====== GIVEN TEXT ======

Since I couldn't golf dijkstra codes to compress to few hundreds bytes, here is ungolfed version of mine.

import sys, heapq, time

# dijkstra algorithm from 
# http://code.activestate.com/recipes/119466-dijkstras-algorithm-for-shortest-paths/
def dijkstra(G, start, end):
   def flatten(L):
      while len(L) > 0:
         yield L[0]
         L = L[1]

   q = [(0, start, ())]
   visited = set()
   while True:
      (cost, v1, path) = heapq.heappop(q)
      if v1 not in visited:
         visited.add(v1)
         if v1 == end:
            return list(flatten(path))[::-1] + [v1]
         path = (v1, path)
         for (v2, cost2) in G[v1].iteritems():
            if v2 not in visited:
               heapq.heappush(q, (cost + cost2, v2, path))

nodes = tuple(sys.argv[1:])

print "Generating connections,",
current_time = time.time()

words = set(x for x in open("websters-dictionary", "rb").read().lower().split() if 3 <= len(x) <= max(5, *[len(l)+1 for l in nodes]))

print len(words), "nodes found"

def error():
    sys.exit("Unreachable Route between '%s' and '%s'" % nodes)

if not all(node in words for node in nodes):
    error()

# following codes are modified version of
# http://norvig.com/spell-correct.html
alphabet = 'abcdefghijklmnopqrstuvwxyz'

def edits(word):
   splits = [(word[:i], word[i:]) for i in range(len(word) + 1)]
   deletes = [a + b[1:] for a, b in splits if b]
   replaces = [a + c + b[1:] for a, b in splits for c in alphabet if b]
   prepends = [c+word for c in alphabet]
   appends = [word+c for c in alphabet]
   return words & set(deletes + replaces + prepends + appends)

# Generate connections between nodes to pass to dijkstra algorithm
G = dict((x, dict((y, 1) for y in edits(x))) for x in words)

print "All connections generated, %0.2fs taken" % (time.time() - current_time)
current_time = time.time()

try:
    route = dijkstra(G, *nodes)
    print '\n'.join(route)
    print "%d hops, %0.2fs taken to search shortest path between '%s' & '%s'" % (len(route), time.time() - current_time, nodes[0], nodes[1])
except IndexError:
    error()

======

### WHAT THIS TASK INVOLVES
In the posted Dijkstra script, why does the code build G with the line "G = dict((x, dict((y, 1) for y in edits(x))) for x in words)"?

====== DATASET CONTENT ======

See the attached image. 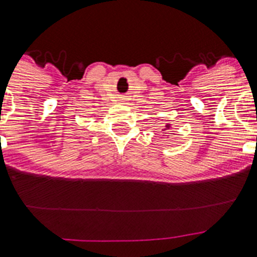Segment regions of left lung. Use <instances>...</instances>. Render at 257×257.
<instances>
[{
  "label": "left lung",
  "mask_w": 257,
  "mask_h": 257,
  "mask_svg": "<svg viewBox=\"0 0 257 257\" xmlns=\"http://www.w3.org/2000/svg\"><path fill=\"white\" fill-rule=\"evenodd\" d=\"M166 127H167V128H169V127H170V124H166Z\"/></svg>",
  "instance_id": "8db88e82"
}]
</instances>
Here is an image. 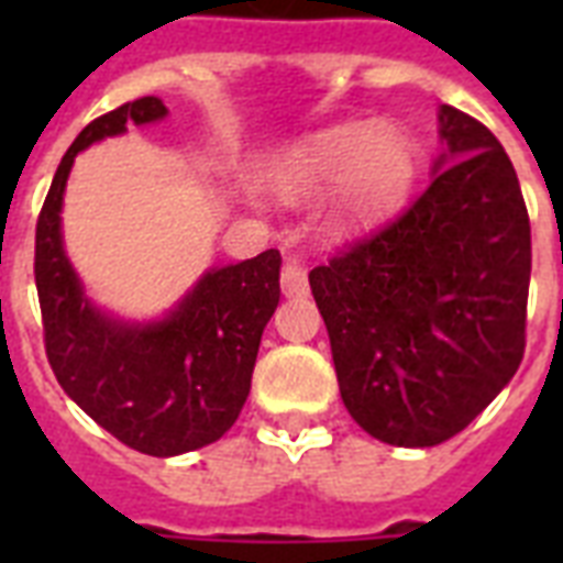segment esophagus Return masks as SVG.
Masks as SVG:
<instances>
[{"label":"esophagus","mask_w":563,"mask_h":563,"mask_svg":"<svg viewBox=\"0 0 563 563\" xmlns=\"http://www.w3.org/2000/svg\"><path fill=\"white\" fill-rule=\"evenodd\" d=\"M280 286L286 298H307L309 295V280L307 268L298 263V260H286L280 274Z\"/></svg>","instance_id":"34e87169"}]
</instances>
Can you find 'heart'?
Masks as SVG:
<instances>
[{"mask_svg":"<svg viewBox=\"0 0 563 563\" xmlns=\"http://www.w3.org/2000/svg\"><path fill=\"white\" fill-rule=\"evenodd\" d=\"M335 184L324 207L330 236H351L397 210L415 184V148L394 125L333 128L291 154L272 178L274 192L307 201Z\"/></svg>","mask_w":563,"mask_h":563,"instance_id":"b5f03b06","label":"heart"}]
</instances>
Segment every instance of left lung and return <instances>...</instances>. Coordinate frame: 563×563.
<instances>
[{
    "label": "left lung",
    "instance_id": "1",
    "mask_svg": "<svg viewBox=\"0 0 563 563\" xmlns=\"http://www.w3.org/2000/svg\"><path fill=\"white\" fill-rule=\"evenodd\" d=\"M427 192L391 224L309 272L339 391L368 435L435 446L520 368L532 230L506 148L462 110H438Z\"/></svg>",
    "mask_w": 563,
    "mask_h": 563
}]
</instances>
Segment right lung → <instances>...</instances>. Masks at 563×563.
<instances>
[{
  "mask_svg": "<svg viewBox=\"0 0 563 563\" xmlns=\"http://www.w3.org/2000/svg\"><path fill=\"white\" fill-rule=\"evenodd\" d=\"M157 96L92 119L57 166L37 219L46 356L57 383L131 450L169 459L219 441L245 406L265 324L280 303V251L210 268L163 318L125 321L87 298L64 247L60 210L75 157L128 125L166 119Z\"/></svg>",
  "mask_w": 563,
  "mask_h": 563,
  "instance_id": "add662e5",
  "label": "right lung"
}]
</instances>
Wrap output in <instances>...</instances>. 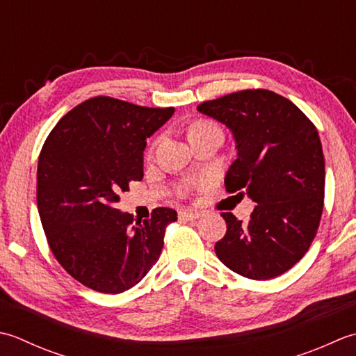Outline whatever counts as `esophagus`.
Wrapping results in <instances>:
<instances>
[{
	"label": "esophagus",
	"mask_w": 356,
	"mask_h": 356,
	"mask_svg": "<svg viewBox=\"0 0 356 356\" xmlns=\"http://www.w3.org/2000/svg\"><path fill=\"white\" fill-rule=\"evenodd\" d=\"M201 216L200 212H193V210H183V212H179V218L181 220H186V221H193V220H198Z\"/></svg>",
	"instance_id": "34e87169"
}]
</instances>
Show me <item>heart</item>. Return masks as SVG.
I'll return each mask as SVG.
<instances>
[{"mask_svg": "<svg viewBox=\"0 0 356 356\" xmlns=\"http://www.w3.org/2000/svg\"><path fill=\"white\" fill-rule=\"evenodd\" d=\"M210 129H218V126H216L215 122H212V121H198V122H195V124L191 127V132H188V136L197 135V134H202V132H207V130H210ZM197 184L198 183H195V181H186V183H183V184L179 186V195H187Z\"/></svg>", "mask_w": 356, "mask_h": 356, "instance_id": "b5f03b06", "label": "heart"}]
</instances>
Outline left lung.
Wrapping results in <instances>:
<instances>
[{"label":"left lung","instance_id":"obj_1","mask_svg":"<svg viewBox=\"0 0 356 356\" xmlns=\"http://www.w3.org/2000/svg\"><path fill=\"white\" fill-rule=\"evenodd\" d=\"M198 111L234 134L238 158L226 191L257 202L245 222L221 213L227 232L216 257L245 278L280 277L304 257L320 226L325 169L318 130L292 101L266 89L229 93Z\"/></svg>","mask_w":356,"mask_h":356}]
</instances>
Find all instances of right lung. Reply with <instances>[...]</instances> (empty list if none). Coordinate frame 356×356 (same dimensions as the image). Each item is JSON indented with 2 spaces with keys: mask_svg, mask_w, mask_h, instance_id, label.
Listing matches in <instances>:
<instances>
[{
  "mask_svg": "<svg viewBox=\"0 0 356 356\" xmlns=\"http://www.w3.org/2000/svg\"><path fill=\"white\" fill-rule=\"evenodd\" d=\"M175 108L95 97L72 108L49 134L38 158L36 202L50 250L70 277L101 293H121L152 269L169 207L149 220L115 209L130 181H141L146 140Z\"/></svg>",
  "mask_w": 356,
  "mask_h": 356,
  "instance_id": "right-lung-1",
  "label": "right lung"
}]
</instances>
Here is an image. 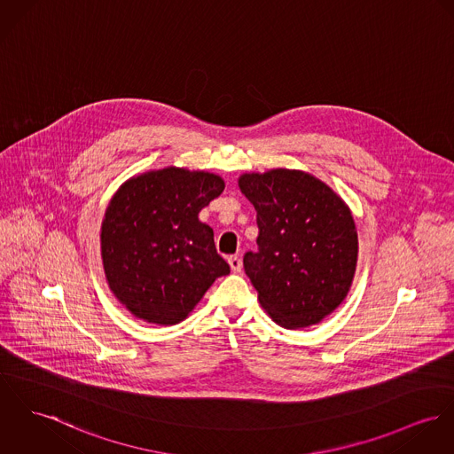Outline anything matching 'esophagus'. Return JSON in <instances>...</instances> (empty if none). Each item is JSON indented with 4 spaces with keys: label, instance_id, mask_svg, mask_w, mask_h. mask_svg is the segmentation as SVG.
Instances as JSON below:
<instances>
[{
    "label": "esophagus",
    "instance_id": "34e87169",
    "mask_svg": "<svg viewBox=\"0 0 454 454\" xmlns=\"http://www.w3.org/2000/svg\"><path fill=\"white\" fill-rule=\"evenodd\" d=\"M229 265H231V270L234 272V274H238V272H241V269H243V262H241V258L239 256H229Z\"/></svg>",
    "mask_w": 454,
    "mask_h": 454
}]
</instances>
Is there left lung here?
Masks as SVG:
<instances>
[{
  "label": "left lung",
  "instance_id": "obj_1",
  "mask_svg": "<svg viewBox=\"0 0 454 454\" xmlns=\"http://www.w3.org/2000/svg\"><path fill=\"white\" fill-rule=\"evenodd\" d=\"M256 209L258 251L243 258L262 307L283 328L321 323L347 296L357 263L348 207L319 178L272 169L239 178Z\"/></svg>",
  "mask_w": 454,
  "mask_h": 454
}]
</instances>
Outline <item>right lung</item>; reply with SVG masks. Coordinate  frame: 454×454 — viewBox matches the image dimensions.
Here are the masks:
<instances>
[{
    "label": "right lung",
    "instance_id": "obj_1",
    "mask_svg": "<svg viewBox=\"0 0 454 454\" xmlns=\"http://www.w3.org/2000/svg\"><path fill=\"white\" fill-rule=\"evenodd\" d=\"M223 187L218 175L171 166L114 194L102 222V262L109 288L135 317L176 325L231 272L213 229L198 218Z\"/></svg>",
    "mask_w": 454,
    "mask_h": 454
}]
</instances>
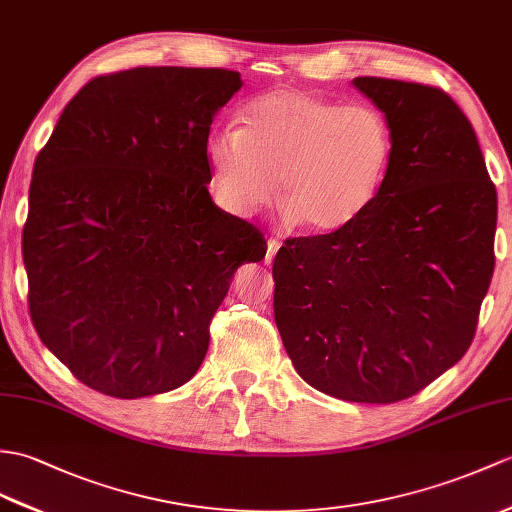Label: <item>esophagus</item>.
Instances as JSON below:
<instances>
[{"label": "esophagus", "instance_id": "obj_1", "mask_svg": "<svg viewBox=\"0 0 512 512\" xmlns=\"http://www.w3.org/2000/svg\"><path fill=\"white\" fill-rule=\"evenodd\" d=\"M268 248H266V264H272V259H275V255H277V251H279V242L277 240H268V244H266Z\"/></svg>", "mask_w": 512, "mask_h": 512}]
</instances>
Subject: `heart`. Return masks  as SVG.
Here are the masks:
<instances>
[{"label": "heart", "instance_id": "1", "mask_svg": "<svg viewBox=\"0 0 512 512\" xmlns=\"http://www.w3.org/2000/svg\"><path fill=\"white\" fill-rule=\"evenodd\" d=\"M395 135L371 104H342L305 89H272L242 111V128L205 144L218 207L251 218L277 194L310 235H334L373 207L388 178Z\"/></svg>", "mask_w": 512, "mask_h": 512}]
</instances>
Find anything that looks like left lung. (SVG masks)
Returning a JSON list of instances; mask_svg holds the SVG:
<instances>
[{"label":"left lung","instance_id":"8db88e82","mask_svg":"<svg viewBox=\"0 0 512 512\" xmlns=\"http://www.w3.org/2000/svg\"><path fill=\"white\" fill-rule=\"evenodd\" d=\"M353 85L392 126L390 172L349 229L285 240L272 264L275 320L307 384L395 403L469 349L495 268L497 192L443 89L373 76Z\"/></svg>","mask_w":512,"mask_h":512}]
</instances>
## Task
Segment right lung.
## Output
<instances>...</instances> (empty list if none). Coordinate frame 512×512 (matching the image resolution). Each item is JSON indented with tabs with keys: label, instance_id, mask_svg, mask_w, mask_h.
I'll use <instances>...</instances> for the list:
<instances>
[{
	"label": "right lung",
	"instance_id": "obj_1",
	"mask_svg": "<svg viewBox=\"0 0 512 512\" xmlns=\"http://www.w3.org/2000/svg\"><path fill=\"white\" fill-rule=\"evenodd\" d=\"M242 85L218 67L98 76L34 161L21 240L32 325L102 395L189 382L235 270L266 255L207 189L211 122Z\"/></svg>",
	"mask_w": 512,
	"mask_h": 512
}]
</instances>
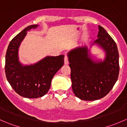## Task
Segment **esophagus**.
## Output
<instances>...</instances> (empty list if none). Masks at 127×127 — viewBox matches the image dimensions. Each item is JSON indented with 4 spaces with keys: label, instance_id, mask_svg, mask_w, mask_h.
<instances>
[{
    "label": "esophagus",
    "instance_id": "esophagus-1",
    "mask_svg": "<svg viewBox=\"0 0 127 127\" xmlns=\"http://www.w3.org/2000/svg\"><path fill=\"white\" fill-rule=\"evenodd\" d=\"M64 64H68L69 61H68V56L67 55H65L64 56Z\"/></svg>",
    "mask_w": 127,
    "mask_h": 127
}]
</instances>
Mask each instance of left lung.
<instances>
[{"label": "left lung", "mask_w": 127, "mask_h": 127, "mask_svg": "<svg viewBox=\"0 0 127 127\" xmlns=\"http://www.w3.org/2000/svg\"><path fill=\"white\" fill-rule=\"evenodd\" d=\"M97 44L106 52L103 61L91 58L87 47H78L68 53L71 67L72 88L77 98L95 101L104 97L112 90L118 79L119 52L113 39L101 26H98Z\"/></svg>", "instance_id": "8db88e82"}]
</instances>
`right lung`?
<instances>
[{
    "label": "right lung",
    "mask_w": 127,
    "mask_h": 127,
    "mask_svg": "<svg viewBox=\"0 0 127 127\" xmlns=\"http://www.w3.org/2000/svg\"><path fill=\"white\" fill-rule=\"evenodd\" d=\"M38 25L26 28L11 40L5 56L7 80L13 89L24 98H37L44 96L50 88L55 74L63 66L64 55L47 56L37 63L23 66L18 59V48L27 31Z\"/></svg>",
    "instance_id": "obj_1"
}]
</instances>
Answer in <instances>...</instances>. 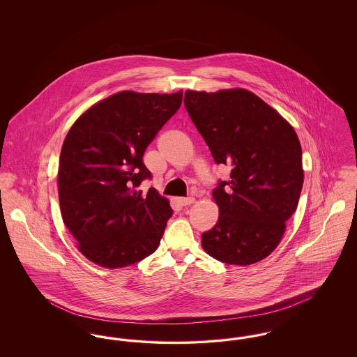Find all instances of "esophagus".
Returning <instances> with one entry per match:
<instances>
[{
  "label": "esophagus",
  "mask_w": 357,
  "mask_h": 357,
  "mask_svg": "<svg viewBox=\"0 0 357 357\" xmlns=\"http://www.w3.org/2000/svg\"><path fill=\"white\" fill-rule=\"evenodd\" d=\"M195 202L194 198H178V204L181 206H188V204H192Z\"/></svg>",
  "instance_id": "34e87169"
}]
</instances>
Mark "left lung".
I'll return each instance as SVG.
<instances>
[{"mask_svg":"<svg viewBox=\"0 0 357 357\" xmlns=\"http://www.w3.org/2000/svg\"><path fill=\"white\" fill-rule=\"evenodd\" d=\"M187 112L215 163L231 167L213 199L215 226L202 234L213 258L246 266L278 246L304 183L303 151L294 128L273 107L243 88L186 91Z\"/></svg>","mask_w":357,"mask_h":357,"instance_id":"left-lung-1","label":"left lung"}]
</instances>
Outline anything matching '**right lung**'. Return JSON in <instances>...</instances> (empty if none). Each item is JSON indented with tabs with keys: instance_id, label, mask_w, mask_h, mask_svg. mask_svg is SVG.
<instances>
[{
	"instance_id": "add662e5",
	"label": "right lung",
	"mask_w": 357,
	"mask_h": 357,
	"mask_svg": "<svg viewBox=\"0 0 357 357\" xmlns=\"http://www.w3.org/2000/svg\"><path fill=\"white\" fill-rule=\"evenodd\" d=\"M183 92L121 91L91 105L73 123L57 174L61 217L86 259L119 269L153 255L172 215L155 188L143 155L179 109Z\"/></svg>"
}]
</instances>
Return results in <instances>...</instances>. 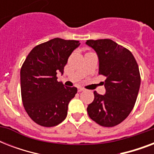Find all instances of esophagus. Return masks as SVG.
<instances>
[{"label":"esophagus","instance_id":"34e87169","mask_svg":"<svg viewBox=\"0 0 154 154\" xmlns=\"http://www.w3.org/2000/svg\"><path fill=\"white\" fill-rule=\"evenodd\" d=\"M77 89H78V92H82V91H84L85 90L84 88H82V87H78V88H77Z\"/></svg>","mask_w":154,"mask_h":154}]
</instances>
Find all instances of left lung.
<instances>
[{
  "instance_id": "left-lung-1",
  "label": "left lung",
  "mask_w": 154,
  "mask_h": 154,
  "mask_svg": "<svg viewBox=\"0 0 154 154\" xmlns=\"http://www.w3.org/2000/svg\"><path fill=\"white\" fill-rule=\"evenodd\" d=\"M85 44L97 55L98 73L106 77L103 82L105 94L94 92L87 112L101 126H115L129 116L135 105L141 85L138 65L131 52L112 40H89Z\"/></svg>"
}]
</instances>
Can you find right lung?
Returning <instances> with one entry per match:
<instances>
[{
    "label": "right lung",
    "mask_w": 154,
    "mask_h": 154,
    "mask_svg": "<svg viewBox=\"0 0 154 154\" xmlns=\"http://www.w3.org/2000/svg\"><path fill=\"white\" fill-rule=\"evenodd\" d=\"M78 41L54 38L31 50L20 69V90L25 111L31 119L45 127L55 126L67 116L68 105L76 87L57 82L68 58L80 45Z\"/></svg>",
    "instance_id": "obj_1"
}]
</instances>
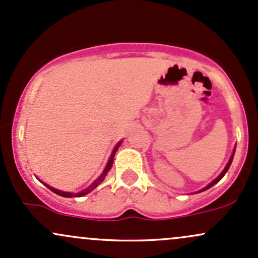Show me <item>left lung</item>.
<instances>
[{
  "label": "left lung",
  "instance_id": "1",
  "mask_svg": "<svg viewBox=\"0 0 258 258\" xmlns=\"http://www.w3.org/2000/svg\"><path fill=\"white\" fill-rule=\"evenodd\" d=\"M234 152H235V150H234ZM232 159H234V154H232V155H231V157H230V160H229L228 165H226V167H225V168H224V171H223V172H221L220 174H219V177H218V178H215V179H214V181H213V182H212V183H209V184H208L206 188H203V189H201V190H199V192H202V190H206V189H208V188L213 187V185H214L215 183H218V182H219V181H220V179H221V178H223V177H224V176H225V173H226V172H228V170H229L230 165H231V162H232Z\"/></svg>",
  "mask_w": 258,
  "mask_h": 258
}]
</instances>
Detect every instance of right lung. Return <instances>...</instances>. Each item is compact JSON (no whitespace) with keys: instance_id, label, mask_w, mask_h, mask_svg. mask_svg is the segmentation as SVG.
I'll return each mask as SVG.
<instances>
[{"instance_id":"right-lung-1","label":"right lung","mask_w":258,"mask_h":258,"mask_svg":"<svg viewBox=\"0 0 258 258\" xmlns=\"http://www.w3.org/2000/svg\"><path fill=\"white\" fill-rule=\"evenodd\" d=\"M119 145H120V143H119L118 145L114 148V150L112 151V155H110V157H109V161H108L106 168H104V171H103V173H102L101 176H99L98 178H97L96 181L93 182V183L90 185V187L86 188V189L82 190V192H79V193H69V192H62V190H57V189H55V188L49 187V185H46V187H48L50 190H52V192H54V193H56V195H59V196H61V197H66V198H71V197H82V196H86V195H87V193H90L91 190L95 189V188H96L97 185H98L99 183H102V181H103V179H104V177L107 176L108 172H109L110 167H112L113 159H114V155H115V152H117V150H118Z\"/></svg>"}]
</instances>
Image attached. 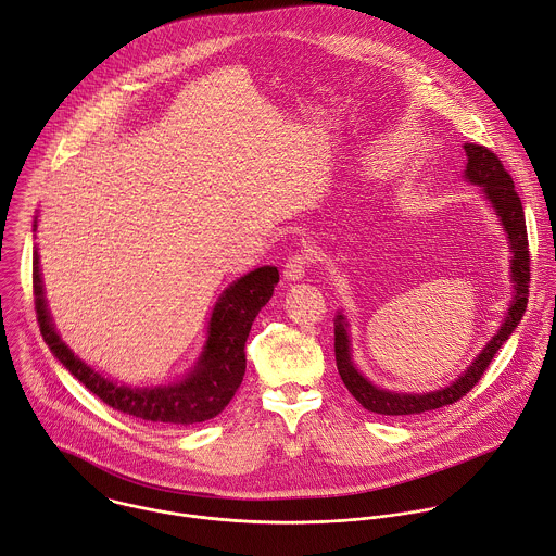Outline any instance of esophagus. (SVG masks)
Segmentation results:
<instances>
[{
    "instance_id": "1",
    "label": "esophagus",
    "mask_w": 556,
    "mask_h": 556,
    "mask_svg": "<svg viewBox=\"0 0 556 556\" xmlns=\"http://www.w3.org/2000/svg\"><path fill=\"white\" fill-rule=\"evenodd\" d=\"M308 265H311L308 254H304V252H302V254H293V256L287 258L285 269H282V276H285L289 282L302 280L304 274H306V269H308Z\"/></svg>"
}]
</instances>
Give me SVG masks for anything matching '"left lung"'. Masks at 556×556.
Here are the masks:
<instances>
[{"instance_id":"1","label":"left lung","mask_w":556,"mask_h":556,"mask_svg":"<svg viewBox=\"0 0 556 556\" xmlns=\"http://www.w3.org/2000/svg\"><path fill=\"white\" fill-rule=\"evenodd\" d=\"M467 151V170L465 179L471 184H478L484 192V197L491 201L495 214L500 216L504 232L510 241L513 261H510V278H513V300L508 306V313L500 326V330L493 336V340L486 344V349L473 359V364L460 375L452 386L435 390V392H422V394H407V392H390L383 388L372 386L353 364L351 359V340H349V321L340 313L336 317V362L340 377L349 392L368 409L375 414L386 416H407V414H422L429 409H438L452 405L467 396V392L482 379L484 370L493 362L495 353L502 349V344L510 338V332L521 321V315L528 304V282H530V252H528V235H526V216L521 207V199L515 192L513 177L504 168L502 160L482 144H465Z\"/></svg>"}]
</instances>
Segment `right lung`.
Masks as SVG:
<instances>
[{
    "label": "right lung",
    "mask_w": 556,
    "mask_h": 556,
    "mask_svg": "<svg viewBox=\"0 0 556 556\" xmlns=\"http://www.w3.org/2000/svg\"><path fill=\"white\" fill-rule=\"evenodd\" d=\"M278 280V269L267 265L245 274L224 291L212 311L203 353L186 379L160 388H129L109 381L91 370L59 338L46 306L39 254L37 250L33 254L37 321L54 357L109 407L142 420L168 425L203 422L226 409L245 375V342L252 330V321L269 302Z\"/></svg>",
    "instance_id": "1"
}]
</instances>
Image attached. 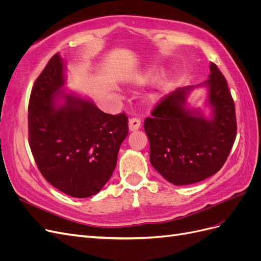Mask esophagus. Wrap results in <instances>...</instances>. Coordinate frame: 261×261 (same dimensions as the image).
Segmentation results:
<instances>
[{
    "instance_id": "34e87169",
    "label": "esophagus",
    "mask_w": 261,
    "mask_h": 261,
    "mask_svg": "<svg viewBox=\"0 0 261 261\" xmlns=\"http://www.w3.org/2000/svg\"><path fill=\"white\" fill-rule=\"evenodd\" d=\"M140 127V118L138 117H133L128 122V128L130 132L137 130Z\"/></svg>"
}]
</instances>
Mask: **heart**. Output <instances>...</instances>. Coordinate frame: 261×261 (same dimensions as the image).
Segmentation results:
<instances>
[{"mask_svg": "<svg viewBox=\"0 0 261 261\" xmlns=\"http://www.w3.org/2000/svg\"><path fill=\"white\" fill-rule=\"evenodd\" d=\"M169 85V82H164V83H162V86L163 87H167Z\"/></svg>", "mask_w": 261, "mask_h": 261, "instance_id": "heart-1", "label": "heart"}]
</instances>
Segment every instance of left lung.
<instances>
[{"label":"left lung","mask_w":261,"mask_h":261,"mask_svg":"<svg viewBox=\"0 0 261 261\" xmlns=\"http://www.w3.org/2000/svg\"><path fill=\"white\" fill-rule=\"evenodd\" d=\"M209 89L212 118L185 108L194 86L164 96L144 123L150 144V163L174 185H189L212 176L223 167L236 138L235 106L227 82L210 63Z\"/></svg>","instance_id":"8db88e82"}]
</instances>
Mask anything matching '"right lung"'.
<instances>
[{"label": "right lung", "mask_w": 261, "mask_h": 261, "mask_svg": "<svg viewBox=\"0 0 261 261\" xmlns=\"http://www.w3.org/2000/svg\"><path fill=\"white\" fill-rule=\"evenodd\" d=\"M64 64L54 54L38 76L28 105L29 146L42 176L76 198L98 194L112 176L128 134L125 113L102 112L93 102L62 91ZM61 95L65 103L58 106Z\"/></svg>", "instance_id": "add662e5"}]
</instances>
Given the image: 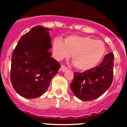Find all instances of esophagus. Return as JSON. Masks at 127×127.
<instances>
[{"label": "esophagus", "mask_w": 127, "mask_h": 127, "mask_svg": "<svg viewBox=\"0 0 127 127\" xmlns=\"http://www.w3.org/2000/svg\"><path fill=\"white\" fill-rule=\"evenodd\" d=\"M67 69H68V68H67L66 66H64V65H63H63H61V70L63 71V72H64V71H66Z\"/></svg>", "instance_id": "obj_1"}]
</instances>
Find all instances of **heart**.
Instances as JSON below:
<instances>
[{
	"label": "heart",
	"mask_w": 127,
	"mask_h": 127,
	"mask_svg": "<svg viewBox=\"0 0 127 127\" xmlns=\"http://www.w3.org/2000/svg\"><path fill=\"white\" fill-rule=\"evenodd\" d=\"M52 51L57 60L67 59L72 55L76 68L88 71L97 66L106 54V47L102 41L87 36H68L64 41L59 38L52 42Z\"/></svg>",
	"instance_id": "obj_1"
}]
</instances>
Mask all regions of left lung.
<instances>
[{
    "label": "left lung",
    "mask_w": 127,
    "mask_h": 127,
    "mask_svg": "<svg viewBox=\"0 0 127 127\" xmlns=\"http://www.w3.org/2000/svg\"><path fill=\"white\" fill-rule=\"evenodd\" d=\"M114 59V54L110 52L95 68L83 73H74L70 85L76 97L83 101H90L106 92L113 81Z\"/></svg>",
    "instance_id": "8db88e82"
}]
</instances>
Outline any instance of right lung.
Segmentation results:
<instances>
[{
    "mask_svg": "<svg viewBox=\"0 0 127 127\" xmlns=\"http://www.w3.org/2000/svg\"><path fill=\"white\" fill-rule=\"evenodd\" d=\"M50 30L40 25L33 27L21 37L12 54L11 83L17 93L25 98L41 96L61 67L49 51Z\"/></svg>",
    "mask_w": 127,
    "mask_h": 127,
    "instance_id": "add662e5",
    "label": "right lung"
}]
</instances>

======

### EXERCISE SOLUTION
It generates the connections between nodes so they can be passed to the dijkstra algorithm. Each word in the set is mapped to the words that edits() returns for it, and each of those connections has a cost of 1.